Why the hell does she get under my skin like this? She’s just a nurse, just like Gwen. I let her see me naked dozens of times. The fact that she was nearly in her sixties probably helped.

I glare at my reflection, at the man staring back with half his face a gnarled mess and the other carved from stone. My pulseis still raging, not just from the pain, but from the feel of Rory’s hand wrapped around mine. The softness. The warmth. The damn concern in her eyes like she actually gives a shit.
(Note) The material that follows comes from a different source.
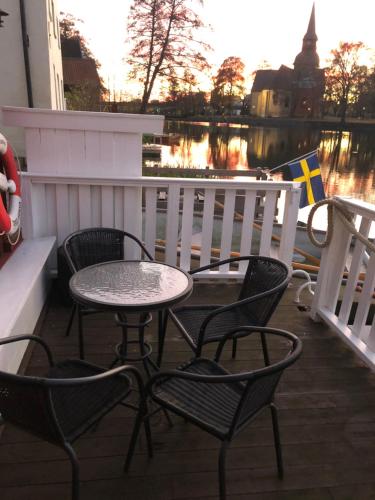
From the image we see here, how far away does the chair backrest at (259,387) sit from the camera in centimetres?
114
No one looks at me like that anymore.

I drag a hand down my face and suck in a breath, wincing as the stretch tugs at healing flesh. I’m not ready for this. Not physically. Not emotionally. And definitely not with her.

A knock sounds behind me.

“Alessandro?” she calls softly. Not chipper this time. Not snarky. Just calm. “I know you don’t want to do this. But you need to.”
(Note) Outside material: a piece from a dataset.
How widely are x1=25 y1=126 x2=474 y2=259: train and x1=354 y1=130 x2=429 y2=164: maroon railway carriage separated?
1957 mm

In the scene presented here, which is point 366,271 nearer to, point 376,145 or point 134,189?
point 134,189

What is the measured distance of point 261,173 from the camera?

I grit my teeth. “What I need is space.”

“Well, tough shite. You get me instead.”

The door creaks open, and I don’t stop her. Maybe I should. Maybe if I had an ounce of pride left, I’d bark out another order, threaten to fire her, demand she get the fuck out of my bathroom.

But I don’t.

Because some twisted part of me doesn’t want her to go.

She steps inside with quiet confidence, carrying a folded towel and a plastic basin of supplies. “Do you want me to check the water again?”

“You really think I give a shit about a few degrees?” I mutter.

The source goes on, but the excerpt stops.